### Short task:
Transcribe the following data verbatim, leaving the pictures out of your copy.

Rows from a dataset
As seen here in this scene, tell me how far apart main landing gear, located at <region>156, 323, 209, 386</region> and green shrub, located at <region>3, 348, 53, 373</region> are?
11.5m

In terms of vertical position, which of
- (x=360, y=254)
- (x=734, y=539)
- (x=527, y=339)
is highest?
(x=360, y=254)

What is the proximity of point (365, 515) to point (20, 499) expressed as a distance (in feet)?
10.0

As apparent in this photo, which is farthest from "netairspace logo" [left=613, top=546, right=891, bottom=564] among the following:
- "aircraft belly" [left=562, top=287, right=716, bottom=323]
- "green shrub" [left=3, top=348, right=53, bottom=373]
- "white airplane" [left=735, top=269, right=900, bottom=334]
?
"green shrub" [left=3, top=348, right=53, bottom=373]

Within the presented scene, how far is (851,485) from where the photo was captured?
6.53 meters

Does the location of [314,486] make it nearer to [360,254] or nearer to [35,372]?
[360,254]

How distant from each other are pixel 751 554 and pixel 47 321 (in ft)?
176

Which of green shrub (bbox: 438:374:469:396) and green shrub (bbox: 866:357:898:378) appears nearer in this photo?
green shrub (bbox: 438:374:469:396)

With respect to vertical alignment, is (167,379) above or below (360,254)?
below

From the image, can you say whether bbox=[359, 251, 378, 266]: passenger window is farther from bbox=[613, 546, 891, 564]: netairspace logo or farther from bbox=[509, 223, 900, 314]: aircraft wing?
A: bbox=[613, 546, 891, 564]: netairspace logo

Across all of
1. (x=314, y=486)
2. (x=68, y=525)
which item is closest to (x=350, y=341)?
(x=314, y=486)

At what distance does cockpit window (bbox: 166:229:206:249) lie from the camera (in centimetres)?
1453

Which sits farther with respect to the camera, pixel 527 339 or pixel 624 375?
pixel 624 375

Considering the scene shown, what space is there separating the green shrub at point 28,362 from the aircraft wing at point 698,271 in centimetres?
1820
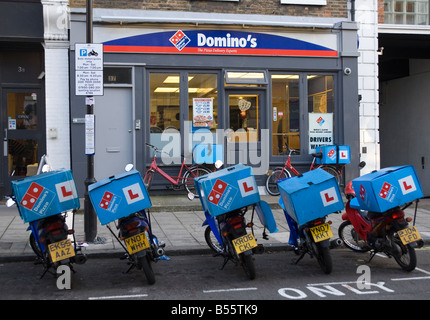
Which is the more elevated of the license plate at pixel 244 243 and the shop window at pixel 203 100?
the shop window at pixel 203 100

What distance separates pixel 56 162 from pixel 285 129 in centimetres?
583

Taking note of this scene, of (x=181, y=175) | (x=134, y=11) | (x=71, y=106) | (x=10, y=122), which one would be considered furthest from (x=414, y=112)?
(x=10, y=122)

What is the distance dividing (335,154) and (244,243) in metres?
7.25

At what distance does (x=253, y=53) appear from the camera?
1249 cm

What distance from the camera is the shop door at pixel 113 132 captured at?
1193 centimetres

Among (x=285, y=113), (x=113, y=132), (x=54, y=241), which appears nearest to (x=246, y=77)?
(x=285, y=113)

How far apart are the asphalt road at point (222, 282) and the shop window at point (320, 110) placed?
20.4 feet

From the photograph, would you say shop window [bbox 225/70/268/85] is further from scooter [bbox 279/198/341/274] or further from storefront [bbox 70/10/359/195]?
scooter [bbox 279/198/341/274]

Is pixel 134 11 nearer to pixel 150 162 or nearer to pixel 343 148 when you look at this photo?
pixel 150 162

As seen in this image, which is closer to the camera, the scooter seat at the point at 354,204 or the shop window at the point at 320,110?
the scooter seat at the point at 354,204

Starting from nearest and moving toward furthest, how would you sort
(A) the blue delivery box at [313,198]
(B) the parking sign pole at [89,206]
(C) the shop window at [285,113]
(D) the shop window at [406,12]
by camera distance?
(A) the blue delivery box at [313,198] < (B) the parking sign pole at [89,206] < (C) the shop window at [285,113] < (D) the shop window at [406,12]

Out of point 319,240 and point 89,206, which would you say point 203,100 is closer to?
point 89,206

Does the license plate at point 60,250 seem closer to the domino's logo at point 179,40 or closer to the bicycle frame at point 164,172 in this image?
the bicycle frame at point 164,172

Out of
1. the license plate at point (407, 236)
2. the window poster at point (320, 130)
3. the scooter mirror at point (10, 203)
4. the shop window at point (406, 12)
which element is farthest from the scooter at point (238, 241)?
the shop window at point (406, 12)
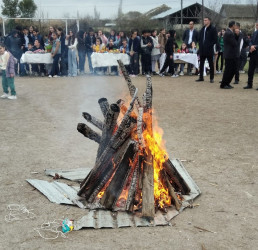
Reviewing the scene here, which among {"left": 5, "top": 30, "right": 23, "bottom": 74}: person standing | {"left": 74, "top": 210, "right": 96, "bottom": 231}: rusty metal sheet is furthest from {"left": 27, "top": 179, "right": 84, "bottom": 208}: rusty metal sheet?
{"left": 5, "top": 30, "right": 23, "bottom": 74}: person standing

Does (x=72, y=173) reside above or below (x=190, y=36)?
below

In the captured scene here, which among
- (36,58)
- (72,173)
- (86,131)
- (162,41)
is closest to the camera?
(86,131)

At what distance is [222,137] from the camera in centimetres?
727

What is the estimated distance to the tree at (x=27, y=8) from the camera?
31553mm

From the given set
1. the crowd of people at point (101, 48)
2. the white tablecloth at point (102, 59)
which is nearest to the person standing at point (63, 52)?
the crowd of people at point (101, 48)

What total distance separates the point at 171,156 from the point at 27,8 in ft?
97.9

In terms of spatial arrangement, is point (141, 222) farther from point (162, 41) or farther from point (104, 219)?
point (162, 41)

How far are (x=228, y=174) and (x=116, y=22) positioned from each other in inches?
1300

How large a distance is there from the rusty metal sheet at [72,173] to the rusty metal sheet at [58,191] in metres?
0.23

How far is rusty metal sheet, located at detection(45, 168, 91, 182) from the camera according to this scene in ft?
17.1

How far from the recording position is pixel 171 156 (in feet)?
20.5

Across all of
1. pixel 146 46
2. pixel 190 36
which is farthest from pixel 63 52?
pixel 190 36

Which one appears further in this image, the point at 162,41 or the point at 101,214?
the point at 162,41

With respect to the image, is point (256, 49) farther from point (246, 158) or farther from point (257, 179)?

### Reply to the task:
As seen here in this scene, tell me how far apart main landing gear, located at <region>156, 323, 209, 386</region> and green shrub, located at <region>3, 348, 53, 373</region> are?
11.5m

In terms of vertical position, which of
- (x=360, y=254)
- (x=734, y=539)
- (x=527, y=339)
is highest?
(x=360, y=254)

What is the proximity of point (365, 515) to point (20, 499) expressed as a distance (in feet)?
10.0

As apparent in this photo, which is farthest from "netairspace logo" [left=613, top=546, right=891, bottom=564] among the following:
- "aircraft belly" [left=562, top=287, right=716, bottom=323]
- "green shrub" [left=3, top=348, right=53, bottom=373]
- "white airplane" [left=735, top=269, right=900, bottom=334]
?
"green shrub" [left=3, top=348, right=53, bottom=373]

Within the presented scene, how far is (851,485) from where the photo was captured?
6.53 meters

Does the location of [314,486] make it nearer to [360,254] or nearer to [35,372]?
[360,254]

How distant from each other are pixel 751 554 and pixel 47 321 (in ft)?
176

Which of green shrub (bbox: 438:374:469:396) and green shrub (bbox: 866:357:898:378) appears nearer in this photo?
green shrub (bbox: 438:374:469:396)

With respect to vertical alignment, is (167,379) above or below (360,254)?
below

From the image, can you say whether bbox=[359, 251, 378, 266]: passenger window is farther from bbox=[613, 546, 891, 564]: netairspace logo or farther from bbox=[509, 223, 900, 314]: aircraft wing?
A: bbox=[613, 546, 891, 564]: netairspace logo

Across all of
1. (x=314, y=486)
2. (x=68, y=525)
which item is closest to (x=350, y=341)?
(x=314, y=486)

At what distance does cockpit window (bbox: 166:229:206:249) lie from the camera (in centimetres)?
1453

Which sits farther with respect to the camera, pixel 527 339 or pixel 624 375?
pixel 624 375

Considering the scene shown, what space is there separating the green shrub at point 28,362 from the aircraft wing at point 698,271 in centimetres?
1820
Which is the more elevated of the license plate at pixel 244 243 and the shop window at pixel 203 100?
the shop window at pixel 203 100

What distance separates pixel 56 162 from pixel 285 129 in centimetres?
583

Taking note of this scene, of (x=181, y=175) | (x=134, y=11) | (x=71, y=106) | (x=10, y=122), which one would be considered furthest from (x=414, y=112)?
(x=10, y=122)

What is the distance dividing (335,154) and (244,243) in metres?
7.25

At what distance does (x=253, y=53) appear from the camera?
1249 cm

What distance from the camera is the shop door at pixel 113 132 captured at?
1193 centimetres

Among (x=285, y=113), (x=113, y=132), (x=54, y=241), which appears nearest to (x=246, y=77)?
(x=285, y=113)

How far apart are the asphalt road at point (222, 282) and the shop window at point (320, 110) placed?
20.4 feet

From the photograph, would you say shop window [bbox 225/70/268/85] is further from scooter [bbox 279/198/341/274] or further from storefront [bbox 70/10/359/195]?
scooter [bbox 279/198/341/274]

Is pixel 134 11 nearer to pixel 150 162 or nearer to pixel 343 148 when you look at this photo?
pixel 150 162

As seen in this image, which is closer to the camera, the scooter seat at the point at 354,204 or the shop window at the point at 320,110?
the scooter seat at the point at 354,204

Starting from nearest and moving toward furthest, how would you sort
(A) the blue delivery box at [313,198]
(B) the parking sign pole at [89,206]
(C) the shop window at [285,113]
(D) the shop window at [406,12]
by camera distance?
(A) the blue delivery box at [313,198] < (B) the parking sign pole at [89,206] < (C) the shop window at [285,113] < (D) the shop window at [406,12]

Out of point 319,240 and point 89,206, which would you say point 203,100 is closer to?
point 89,206

Does the license plate at point 60,250 seem closer to the domino's logo at point 179,40 or closer to the bicycle frame at point 164,172 in this image?
the bicycle frame at point 164,172

Out of
1. the license plate at point (407, 236)
2. the window poster at point (320, 130)
3. the scooter mirror at point (10, 203)
4. the shop window at point (406, 12)
which element is farthest from the scooter at point (238, 241)?
the shop window at point (406, 12)
Reviewing the scene here, which among {"left": 5, "top": 30, "right": 23, "bottom": 74}: person standing | {"left": 74, "top": 210, "right": 96, "bottom": 231}: rusty metal sheet is furthest from {"left": 27, "top": 179, "right": 84, "bottom": 208}: rusty metal sheet?
{"left": 5, "top": 30, "right": 23, "bottom": 74}: person standing

Does (x=72, y=173) reside above or below (x=190, y=36)?
below

In the captured scene here, which among
- (36,58)
- (72,173)
- (86,131)
- (162,41)
is closest to the camera?
(86,131)

At what distance is [222,137] from the camera in centimetres?
727

What is the estimated distance to the tree at (x=27, y=8) from the camera?
31553mm

From the given set
1. the crowd of people at point (101, 48)
2. the white tablecloth at point (102, 59)
which is nearest to the person standing at point (63, 52)?
the crowd of people at point (101, 48)

What total distance separates the point at 171,156 from the point at 27,8 in ft?
97.9

In terms of spatial arrangement, is point (141, 222) farther from point (162, 41) or farther from point (104, 219)?
point (162, 41)

How far are (x=228, y=174) and (x=116, y=22) positioned from each other in inches?
1300

How large a distance is there from the rusty metal sheet at [72,173] to the rusty metal sheet at [58,191] in metres?
0.23

How far is rusty metal sheet, located at detection(45, 168, 91, 182) from the camera according to this scene in ft?
17.1

How far from the recording position is pixel 171 156 (in feet)?
20.5

Across all of
1. pixel 146 46
2. pixel 190 36
which is farthest from pixel 63 52?
pixel 190 36

Which one appears further in this image, the point at 162,41 or the point at 101,214?
the point at 162,41

With respect to the image, is point (256, 49) farther from point (246, 158) or farther from point (257, 179)?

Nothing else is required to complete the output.